Limitations & Future Work

  • Focus on Overdamped Langevin + Additive Diffusion: The method is validated on overdamped Langevin systems with known (or constant \(\sigma\)) diffusion; state-dependent diffusion and underdamped/inertial systems are not addressed.
  • Dependence on Invariant Density Structure: The core premise is that observations are constrained near the low-dimensional geometry induced by the invariant density; the effectiveness of geometric priors in unstable transients or multi-stable transitions remains questionable.
  • Diagonal Metric Form: Metric learning uses the inverse of weighted local diagonal covariance; whether diagonal approximations can sufficiently capture geometry in strongly anisotropic or coupled dimensions was not explored in depth.
  • Scalability to High Dimensions: The computational cost and stability of solving geodesic ODEs and sampling diffusion bridges in high dimensions \(d\) remain to be verified, as experiments primarily showed low-dimensional benchmarks (e.g., Van der Pol).
  • vs.

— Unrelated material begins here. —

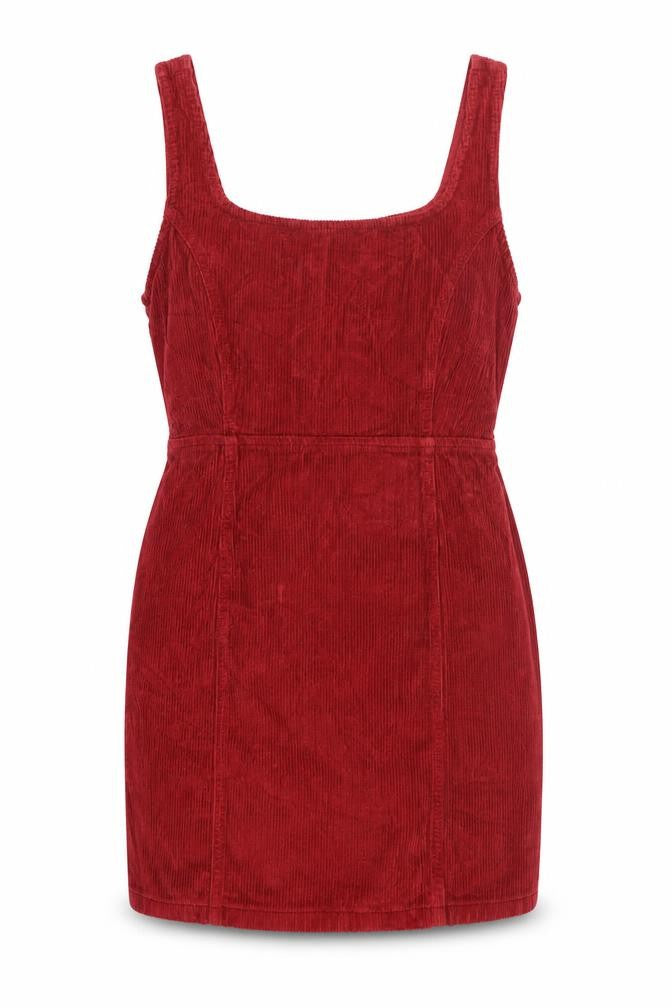 ASOS DESIGN Women's Red Corduroy Pinafore Dress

Temporal Methods (GP-drift / Kramers–Moyal / Increment Regression): These rely on short-term Gaussian approximations for regression, accurate only at small \(\tau\); Ours does not assume short-term behavior and uses geometric bridges, leading significantly at large \(\tau\).
  • vs. Geometric Methods (Invariant Density/Generator Eigenstructure): These tolerate sparsity but are limited to conservative forces; Ours treats geometry only as a "guidance prior for augmentation," making it valid for non-conservative cases like Van der Pol.
  • vs. Brownian/OU Bridge Augmentation (e.g., Batz et al.): These use linearized bridge dynamics; as \(\tau\) increases, the bridges deviate from true paths. Ours uses non-linear, geodesic-constrained diffusion bridges that align with true transition density geometry.
  • vs. LatentSDE / GSBM / [SF]²M (Deep SDE/Bridge Methods): These methods show high and unstable wRMSE in sparse, large \(\tau\) settings; Ours achieves lower error with less data (\(T=500\) vs 1500), highlighting the value of geometric inductive bias.

Rating

  • Novelty: ⭐⭐⭐⭐⭐ Reformulating sparse SDE inference as geometrically guided stochastic control and unifying temporal/geometric schools is a novel and self-consistent perspective.
  • Experimental Thoroughness: ⭐⭐⭐⭐ Systematic sweeps across \(\tau/\sigma\), comparison with seven types of baselines, and effective ablation; however, primarily validated on low-dimensional non-conservative benchmarks.
  • Writing Quality: ⭐⭐⭐⭐⭐ Clear logical chain of comparison-conflict-unification between schools; geometric intuition is well-balanced with mathematical formulation.
  • Value: ⭐⭐⭐⭐ Highly practical for stochastic system identification in experimental sciences (biology, chemistry) with sparse observations; high-dimensional implementation is pending.